В сумерках я снова подошел к клубу. Церковь белела на темном небе, над входом надпись зажглась из электрических лампочек, а на ступеньках чернела толпа ребят, только огоньки папирос мерцали. Я подошел к ребятам и затесался в их толпу. Стрельнул у того кочегара, с которым утром бился, папироску.
— Слышал? — сказал кочегар. — На сто восьмом километре человека убили.
— Какого человека? — спрашиваю я, а сам что-то нервничаю.
— Никто не знает, что за человек, и кто убил — неизвестно.
— Что это вы мелете? — говорю я. — Что это за брехня? Как это можно человека убить?
— Точно, — кивают другие ребята. — Убили на сто восьмом кого-то. Говорят, монтировками по башке.
— Таких фашистов, — говорю, — стрелять надо.
— Правильно, — согласились ребята. — Не срок давать, а прямо к стенке.
— Валька Марвич не заходил сюда, ребята? — спросил я.
— Нет, не видели его.
Что за пропасть! Может, он уже в вагончике давно со своей Татьяной, а я тут бегаю, как коза? Решил я сходить в вагончик.
Таня сидела впотьмах на койке и курила. А на моей койке сидел Юра Горяев. Они молчали и дымили оба. Я тоже сел на койку и сказал:
— Точно неизвестно, но вроде его бригадир в лес послал с другими ребятами на заготовку теса. Крепления там надо ставить. Аврал у них на участке какой-то.
И только сказал про лес, вдруг захлестнула меня какая-то темная волна, и я захлебнулся от страха.
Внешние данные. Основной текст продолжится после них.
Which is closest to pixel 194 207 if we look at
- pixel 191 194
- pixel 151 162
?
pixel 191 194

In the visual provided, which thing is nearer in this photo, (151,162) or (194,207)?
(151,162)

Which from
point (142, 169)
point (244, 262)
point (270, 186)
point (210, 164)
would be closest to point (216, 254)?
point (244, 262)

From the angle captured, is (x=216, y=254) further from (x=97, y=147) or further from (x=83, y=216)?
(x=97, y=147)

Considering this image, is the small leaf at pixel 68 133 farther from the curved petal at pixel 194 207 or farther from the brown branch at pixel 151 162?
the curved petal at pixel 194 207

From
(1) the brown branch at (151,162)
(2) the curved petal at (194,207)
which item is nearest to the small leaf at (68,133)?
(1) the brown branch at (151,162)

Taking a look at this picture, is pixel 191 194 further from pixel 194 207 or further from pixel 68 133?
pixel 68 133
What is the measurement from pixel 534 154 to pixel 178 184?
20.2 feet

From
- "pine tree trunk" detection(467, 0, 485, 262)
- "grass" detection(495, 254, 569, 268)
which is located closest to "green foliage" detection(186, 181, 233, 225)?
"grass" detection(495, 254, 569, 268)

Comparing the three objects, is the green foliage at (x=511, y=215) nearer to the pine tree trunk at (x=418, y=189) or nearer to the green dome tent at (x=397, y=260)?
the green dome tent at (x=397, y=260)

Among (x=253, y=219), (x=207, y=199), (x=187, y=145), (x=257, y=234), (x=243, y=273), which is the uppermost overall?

Вдруг это Вальку на сто восьмом километре убили? И сразу я почувствовал такую злобу, такую ненависть, какой никогда у меня не было. Если это так, найду этих зверей в любом месте, сквозь тюремные решетки пройду, а горло им перегрызу. Ишь что выдумали, сволочи! Вальку моего монтировками по голове? Ну, гады, держитесь!
— Где же он, мой Валька? — тихо спросила Таня.
Сережа ушел продолжать поиски, а Таня и Горяев остались в темном вагончике. Таня сидела, обхватив колени руками, смиряя дрожь. Ей хотелось куда-то бежать, кричать, расспрашивать, но она сидела, боролась с паникой — куда бежать, кого расспрашивать?
— Есть все-таки предел чудачествам, — сказал Горяев.
— Дай закурить. Спасибо. Ты о ком?
— О Марвиче. О ком же еще? Полезнее было бы ему быть сейчас в Москве.
— Он здесь работает по своей специальности, — сказала Таня.
Сейчас она была уверена в правильности Вальки, в мудрости и логичности всех его поступков, вот только куда он девался?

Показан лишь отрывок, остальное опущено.